What Is an Entitlement Offer?
An entitlement offer is an offer to purchase a security or other asset that cannot be transferred to another party. An entitlement offer is offered at a specific price and must be used during a set timeframe. Failing to use the entitlement offer will lead to its withdrawal. An entitlement offer is also known as an open offer or a non-transferable offer.
- An entitlement offer allows the purchase of an asset or security at a certain price but is non-transferrable.
- The offer is valid for a set timeframe and in some cases can be accelerated, where the time to accept the offer is reduced.
- A company cannot transfer who the entitlement offer was made for. If an entitlement offer fails, a company may choose to shift the sale to the general public.
How an Entitlement Offer Works
Entitlement offers are most commonly associated with the issuance of new shares of stock by a company. A company looking to raise new capital can offer existing shareholders a deal—such as the ability to purchase a given amount of new shares at a set price over a specific time period. Unlike with a rights offer, the existing shareholder cannot transfer the entitlement offer to anyone else.

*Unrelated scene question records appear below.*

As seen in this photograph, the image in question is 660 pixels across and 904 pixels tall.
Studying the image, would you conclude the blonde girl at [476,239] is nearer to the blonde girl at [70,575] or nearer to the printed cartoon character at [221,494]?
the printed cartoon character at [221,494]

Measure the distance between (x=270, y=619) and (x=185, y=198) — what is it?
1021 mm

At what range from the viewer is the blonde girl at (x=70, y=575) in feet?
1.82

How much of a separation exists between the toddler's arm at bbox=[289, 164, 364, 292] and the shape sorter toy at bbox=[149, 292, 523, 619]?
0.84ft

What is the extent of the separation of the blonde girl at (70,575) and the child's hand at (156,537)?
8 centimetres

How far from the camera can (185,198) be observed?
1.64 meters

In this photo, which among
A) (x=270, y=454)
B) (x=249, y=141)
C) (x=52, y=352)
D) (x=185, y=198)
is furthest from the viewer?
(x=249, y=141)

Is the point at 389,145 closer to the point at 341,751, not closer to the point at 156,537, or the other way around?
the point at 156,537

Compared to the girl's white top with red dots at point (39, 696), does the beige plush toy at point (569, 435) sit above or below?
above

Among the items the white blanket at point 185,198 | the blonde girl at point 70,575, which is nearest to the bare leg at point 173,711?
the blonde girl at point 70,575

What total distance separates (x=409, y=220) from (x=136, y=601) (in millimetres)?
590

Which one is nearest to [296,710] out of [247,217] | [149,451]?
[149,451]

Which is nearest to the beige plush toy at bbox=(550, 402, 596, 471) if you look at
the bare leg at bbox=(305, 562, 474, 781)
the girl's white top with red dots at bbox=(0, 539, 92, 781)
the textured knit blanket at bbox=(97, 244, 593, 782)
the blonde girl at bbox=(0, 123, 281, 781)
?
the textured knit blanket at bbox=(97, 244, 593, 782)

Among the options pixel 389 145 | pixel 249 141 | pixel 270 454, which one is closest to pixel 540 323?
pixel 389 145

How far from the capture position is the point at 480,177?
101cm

Limiting who can use the entitlement offer increases the complexities associated with a transaction. From the onset, the company issuing the offer may have to match the type of new shares the offer is providing with the type of shares the shareholder already has. If the investor chooses not to purchase the new shares then the company also cannot transfer the offer to another shareholder.
One option that the company has in the case of a declined entitlement offer is to shift the sale of the new shares to the general public, although this would mean that the price it would fetch may not be the same as with the entitlement offer, and may in fact increase the cost of issuing shares.
An open offer is specifically related to a share offering, while an entitlement offer is not limited to securities.
The entitlement offer’s limited timeframe is usually long enough to provide the existing shareholder with enough time to examine whether the offer is in his or her best interest. In some cases, existing shareholders with large holdings are given a larger share of the new issues. In order to entice larger or institutional shareholders, the issuing company may issue an accelerated entitlement offer, meaning that the amount of time that a shareholder has to decide is reduced.